The Trustap platform will also shortly go live on, an online marketplace in Britain.

“That marketplace has about 800,000 listings and we estimate they’ll put probably 50,000 transactions a month through Trustap,” Lyden said.

“That’s really why our preferred route to market now is partnerships. We can get access to lots of users and there’s mutual benefit there.

“If we were to try and replicate 50,000 users a month through Google Ads, we’d be looking at a big spend. We don’t really have the resources for that. Our strategy now is to keep partnering with pre-existing marketplaces.”

Lyden established Trustap in 2016 following his own disappointing experience buying second-hand football tickets online. The civil engineering graduate and Liverpool fan said he had been “scammed one too many times” paying online for second-hand tickets which never materialised.

He developed Trustap as a transaction platform that would protect people in the same position by acting like a personal escrow account.

In each transaction, funds are held by Trustap while the delivery is under way. Once the item has been delivered, and either the buyer is satisfied or the 24-hour complaints period has elapsed, the funds are released to the seller.

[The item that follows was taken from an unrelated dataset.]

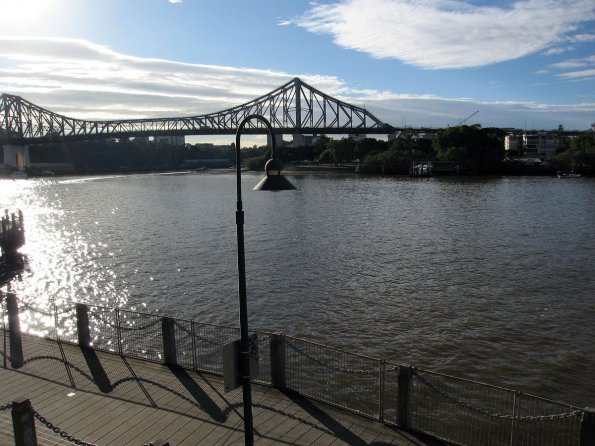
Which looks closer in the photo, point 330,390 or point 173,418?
point 173,418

“We’ve moved on quite a bit since we started out. Back then, the platform was only really suitable for items bought and sold online that could be shipped,” Lyden said.

“Now, we have a model for items that are delivered face-to-face by the seller, like cars, animals or machinery that are too big for shipping.

“The partnership model is a big focus as well. Instead of putting up lots of Google ads and trying to get people to visit Trustap organically, partnering with buy-and-sell marketplaces is much more efficient for us as a business.”

Trustap raised €600,000 at the start of the year. Participants in the round included Liam Casey – founder of PCH, the custom design manufacturing firm – and Enterprise Ireland. Trustap is a high potential start-up client of the state agency.

“The funding allowed us to bring in a couple of key hires, particularly on the development side. We have 13 people now, including eight in Cork. We have some tech people in Romania and some customer service people in India,” Lyden said.

“It’s given us a marketing budget, which we didn’t have before, but, more importantly, we have a bit of a runway. We know that we can cover payroll for a certain length of time.

“Even if the sales don’t keep growing as we think they will, we’ll have a bit of breathing room for the year to come before we have to start looking for external funding again.”